夢の続きをまだ眠って見ているのだと思い、顔から足までパンパン叩いて自分を起こそうとする。
が、痛みはきちんと伝わり、五感はしっかりしている。
夢では……ない?
スマホの電源を入れると、案の定じょうが設定しているキャラクターのロック画像が表れた。
そして、パスワードを待つ画面。
数字四桁。分からない──はずだった。
指が勝手に動き、0808を押す。
すると、スッとホーム画面へ切り替わった。
どうやら、じょうの無意識レベルのことは、覚えてる、ってこと……?
数あるアプリの中から、通知がきていたLINEをタップした。
開くとトーク一覧に導かれ、通知は唯一ピン留めしている相手『れい』からだった。
じょうの周りの人物に、『れい』は覚えがない。
おそるおそる『れい』とのトーク画面を展開すると、『おはよう(スタンプ)』が送られてきているだけだった。
少しホッとした。
『れい』とのトークを遡って見ると、
れい『おはよう(スタンプ)』
じょう「おはよう(スタンプ)」
じょう「おやすみ(スタンプ)」
れい『おやすみ(スタンプ)』
じょう「今コンビニで売ってるこのグミおいしいよ〜(グミの画像)」
れい『そうなんだ。

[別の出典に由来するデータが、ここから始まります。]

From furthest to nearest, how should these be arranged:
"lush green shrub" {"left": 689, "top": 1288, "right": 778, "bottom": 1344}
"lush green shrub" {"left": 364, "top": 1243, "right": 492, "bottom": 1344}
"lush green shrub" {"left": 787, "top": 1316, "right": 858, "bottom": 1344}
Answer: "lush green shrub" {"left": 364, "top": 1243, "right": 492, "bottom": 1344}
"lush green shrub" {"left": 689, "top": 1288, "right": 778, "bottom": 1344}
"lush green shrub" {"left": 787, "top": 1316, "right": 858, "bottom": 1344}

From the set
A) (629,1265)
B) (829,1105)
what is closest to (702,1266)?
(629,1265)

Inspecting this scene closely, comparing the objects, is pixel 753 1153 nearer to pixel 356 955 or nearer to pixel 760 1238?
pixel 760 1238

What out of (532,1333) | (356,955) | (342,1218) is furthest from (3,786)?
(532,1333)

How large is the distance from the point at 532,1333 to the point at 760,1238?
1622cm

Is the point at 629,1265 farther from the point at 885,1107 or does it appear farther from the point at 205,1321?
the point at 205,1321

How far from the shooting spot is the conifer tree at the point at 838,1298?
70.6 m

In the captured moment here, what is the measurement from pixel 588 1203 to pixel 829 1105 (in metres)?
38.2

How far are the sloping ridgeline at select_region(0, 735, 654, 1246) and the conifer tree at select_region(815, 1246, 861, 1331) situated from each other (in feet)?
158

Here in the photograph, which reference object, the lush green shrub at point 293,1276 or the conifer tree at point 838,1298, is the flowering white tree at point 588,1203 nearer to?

今度見かけたら買おっかな』
程度の会話ばかり。
じょうの男友達、かな?
『れい』には、いつもじょうが送っているおはようスタンプを送り返した。
その送信時間を見て、ギョッとする。
私が一人暮らししている家からだったら、講義の時間に間に合わない。
慌ててベッドを抜け、着替えようとする。
そして、今は私がじょうなんだと、男の身体を見て気づかされる。ひなみじゃない。
では、今〝ひなみ〟はどうしているのだろう。
会いに行ってみる、?
私はベッドサイドテーブルに置かれた、綺麗に畳まれた服をきた。
細身のスラックスに、ゆったりとしたTシャツ。じょうがよく着ているスタイル。
次の日に着る服を、前日の夜に準備しているのか。
そういうしっかりしたところも好きだなあ。
いつも大学へ持ってきているバッグも、勉強机の上に用意されている。
それを持って、ひとまず〝ひなみ〟に会いに行くことにした。